_WORK ORDER_
Answer these from the discussion of username case sensitivity:
(a) Which three accounts did the asker create successfully?
(b) What does the first answer say some operating systems allow?
(c) According to the second answer, what is case-sensitivity sometimes used to add?

_SOURCE TEXT_
▼▼▼

I need to know what is the standard rule for creating username/login ID. Should it be case-sensitive? If I have successfully created three accounts (user2, useR2, USER2), should I consider this a bug?

  • 7
    We can't tell you what your software is supposed to do. Ask the BA/SA/PM/Product Owner.
    – Paul Muir
    Commented Oct 13, 2015 at 13:28
  • 1
    he is talking about the username, not the password.
    – JohnS
    Commented Mar 27, 2017 at 20:37

10 Answers 10


No, it's not a bug by default. This depends on the requirements of the system, there is not global rule for situations like this. Some operating systems allow the same user with different casing.

Even the user part of an email adress ([email protected]) is not case sensitive in all cases. For more info see the question Are email addresses case sensitive? on Stack Overflow.


Checking for case sensitivity itself isn't a bug in my opinion.

I'd consider it a bug, if the user doesn't get informed about the username being case sensitive. Otherwise one may wonder, why he sometimes can log in fine (Username1) and sometimes gets an error message (username1). In other cases the case-sensitivity is used to add an extra (but very thin) layer to the security.

For usability reasons, if a username is case sensitive it shouldn't be allowed to create accounts with the same name but different capitalization. This part I'd definitely see as a bug.

▲▲▲

_EXTRACTED ENTRIES_

▼▼▼

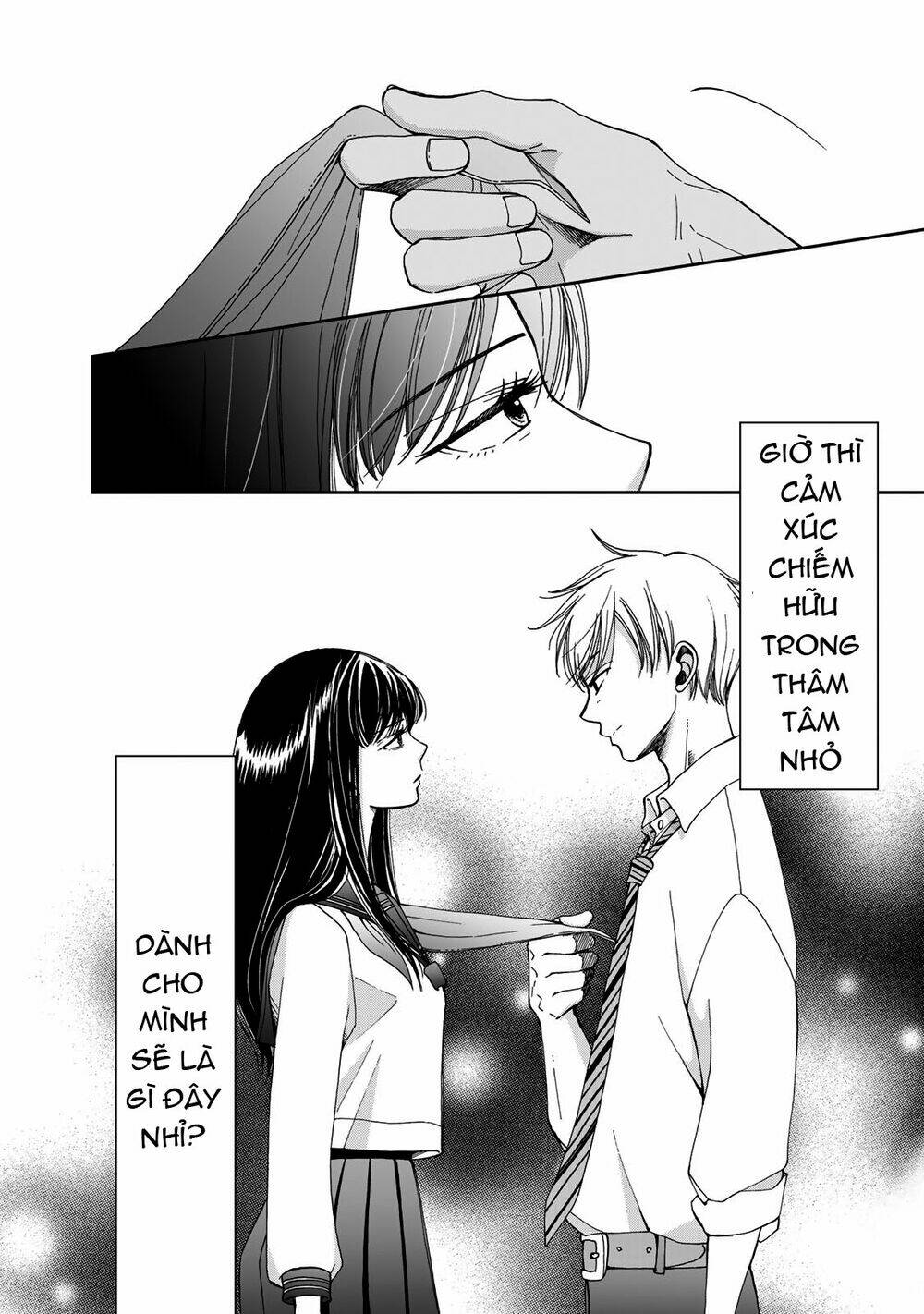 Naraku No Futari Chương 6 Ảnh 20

▲▲▲
▼▼▼

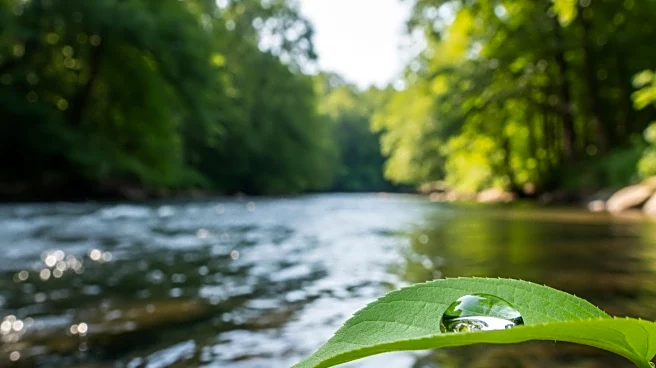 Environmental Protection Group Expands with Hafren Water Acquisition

▲▲▲
▼▼▼

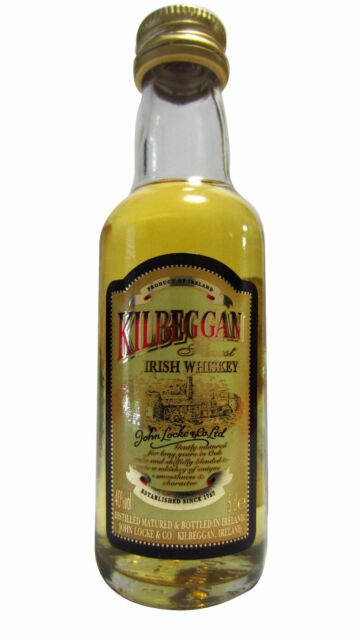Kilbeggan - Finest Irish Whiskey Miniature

▲▲▲

_SOLUTION_
(a) user2, useR2, and USER2.
(b) The same user with different casing.
(c) An extra, but very thin, layer to the security.